**The task:** Print out each entry below exactly, please.

**Data for processing:**
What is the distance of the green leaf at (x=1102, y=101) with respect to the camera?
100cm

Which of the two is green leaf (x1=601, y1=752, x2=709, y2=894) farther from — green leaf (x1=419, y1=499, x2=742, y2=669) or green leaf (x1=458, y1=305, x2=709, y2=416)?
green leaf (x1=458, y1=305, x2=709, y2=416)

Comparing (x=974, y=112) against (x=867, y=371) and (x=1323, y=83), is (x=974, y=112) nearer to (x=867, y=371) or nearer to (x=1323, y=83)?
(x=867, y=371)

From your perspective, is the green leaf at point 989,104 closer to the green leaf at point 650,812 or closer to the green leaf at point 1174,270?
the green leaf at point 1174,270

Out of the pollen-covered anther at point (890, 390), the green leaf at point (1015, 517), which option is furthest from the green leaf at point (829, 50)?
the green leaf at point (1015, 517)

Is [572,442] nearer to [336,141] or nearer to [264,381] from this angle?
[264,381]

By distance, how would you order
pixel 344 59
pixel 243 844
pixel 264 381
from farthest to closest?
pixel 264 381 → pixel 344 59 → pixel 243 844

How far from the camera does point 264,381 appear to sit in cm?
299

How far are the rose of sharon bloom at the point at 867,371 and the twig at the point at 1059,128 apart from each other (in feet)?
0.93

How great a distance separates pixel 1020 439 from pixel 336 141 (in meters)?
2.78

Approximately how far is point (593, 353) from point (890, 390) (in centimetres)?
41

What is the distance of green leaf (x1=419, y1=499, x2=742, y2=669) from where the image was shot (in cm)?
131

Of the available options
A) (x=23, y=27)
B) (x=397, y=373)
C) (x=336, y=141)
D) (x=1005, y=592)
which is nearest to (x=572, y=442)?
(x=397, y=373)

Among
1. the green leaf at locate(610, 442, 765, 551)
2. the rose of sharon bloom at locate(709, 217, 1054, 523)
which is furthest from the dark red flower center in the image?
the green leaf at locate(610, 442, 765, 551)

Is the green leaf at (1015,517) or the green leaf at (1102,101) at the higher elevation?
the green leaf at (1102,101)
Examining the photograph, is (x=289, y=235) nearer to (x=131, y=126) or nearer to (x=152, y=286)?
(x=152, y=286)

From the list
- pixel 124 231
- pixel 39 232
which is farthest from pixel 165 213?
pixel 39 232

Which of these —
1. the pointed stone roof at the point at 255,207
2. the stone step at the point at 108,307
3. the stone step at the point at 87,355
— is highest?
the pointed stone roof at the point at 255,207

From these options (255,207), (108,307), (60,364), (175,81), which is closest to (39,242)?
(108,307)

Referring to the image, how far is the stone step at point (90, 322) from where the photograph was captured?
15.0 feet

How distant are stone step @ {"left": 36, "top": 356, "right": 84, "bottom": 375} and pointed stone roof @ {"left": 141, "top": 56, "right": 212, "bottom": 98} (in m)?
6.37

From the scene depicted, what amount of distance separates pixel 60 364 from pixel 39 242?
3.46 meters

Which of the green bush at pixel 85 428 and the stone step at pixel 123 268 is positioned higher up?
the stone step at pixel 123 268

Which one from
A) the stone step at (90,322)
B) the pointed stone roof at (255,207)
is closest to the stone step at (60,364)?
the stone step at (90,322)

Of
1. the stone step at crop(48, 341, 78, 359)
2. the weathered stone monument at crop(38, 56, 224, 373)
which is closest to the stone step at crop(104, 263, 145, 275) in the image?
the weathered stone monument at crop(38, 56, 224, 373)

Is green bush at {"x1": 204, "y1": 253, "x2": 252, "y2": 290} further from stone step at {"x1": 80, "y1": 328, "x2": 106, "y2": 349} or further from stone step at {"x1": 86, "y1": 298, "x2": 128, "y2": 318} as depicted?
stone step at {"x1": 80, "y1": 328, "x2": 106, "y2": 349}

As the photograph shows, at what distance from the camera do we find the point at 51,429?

**Result:**
What is the distance of the green leaf at (x=1102, y=101) with respect to the camera?
100cm

Which of the two is green leaf (x1=601, y1=752, x2=709, y2=894) farther from — green leaf (x1=419, y1=499, x2=742, y2=669) or green leaf (x1=458, y1=305, x2=709, y2=416)?
green leaf (x1=458, y1=305, x2=709, y2=416)

Comparing (x=974, y=112) against (x=867, y=371) and (x=1323, y=83), is (x=974, y=112) nearer to (x=867, y=371) or nearer to (x=1323, y=83)?
(x=867, y=371)

From your perspective, is the green leaf at point 989,104 closer to the green leaf at point 650,812 or closer to the green leaf at point 1174,270?
the green leaf at point 1174,270

Out of the pollen-covered anther at point (890, 390), the green leaf at point (1015, 517), which option is furthest from the green leaf at point (829, 50)?
the green leaf at point (1015, 517)

Is [572,442] nearer to [336,141] or nearer to [264,381] from this angle?
[264,381]

By distance, how would you order
pixel 344 59
pixel 243 844
pixel 264 381
from farthest to closest?
pixel 264 381 → pixel 344 59 → pixel 243 844

How far from the camera does point 264,381 appear to sit in cm?
299

How far are the rose of sharon bloom at the point at 867,371 and the twig at the point at 1059,128 apart from each other (in feet)?
0.93

How great a distance separates pixel 1020 439 from pixel 336 141 (in meters)?
2.78

Approximately how far is point (593, 353) from point (890, 390) (in centimetres)?
41

What is the distance of green leaf (x1=419, y1=499, x2=742, y2=669) from where the image was shot (in cm)?
131

Of the available options
A) (x=23, y=27)
B) (x=397, y=373)
C) (x=336, y=141)
D) (x=1005, y=592)
which is nearest to (x=572, y=442)?
(x=397, y=373)

Among
1. the green leaf at locate(610, 442, 765, 551)
2. the rose of sharon bloom at locate(709, 217, 1054, 523)
which is furthest from the dark red flower center in the image?
the green leaf at locate(610, 442, 765, 551)

Is the green leaf at (1015,517) or the green leaf at (1102,101) at the higher elevation?
the green leaf at (1102,101)
Examining the photograph, is (x=289, y=235) nearer to (x=131, y=126) or nearer to (x=152, y=286)?
(x=152, y=286)

From the list
- pixel 124 231
- pixel 39 232
which is farthest from pixel 165 213?
pixel 39 232

Which of these —
1. the pointed stone roof at the point at 255,207
2. the stone step at the point at 108,307
3. the stone step at the point at 87,355
— is highest?
the pointed stone roof at the point at 255,207

From these options (255,207), (108,307), (60,364), (175,81), which is closest to (39,242)?
(108,307)

Referring to the image, how far is the stone step at point (90, 322) from where the photograph was captured?
15.0 feet

How distant are stone step @ {"left": 36, "top": 356, "right": 84, "bottom": 375} and pointed stone roof @ {"left": 141, "top": 56, "right": 212, "bottom": 98} (in m)?
6.37

From the scene depicted, what amount of distance separates pixel 60 364 from pixel 39 242?
3.46 meters

Which of the green bush at pixel 85 428 and the stone step at pixel 123 268 is positioned higher up?
the stone step at pixel 123 268

Which one from
A) the stone step at (90,322)
B) the pointed stone roof at (255,207)
is closest to the stone step at (60,364)?
the stone step at (90,322)

Of
1. the stone step at crop(48, 341, 78, 359)
2. the weathered stone monument at crop(38, 56, 224, 373)
which is closest to the stone step at crop(104, 263, 145, 275) in the image?
the weathered stone monument at crop(38, 56, 224, 373)

Is green bush at {"x1": 204, "y1": 253, "x2": 252, "y2": 290} further from stone step at {"x1": 80, "y1": 328, "x2": 106, "y2": 349} or further from stone step at {"x1": 86, "y1": 298, "x2": 128, "y2": 318} as depicted?
stone step at {"x1": 80, "y1": 328, "x2": 106, "y2": 349}

As the photograph shows, at what distance from the camera do we find the point at 51,429?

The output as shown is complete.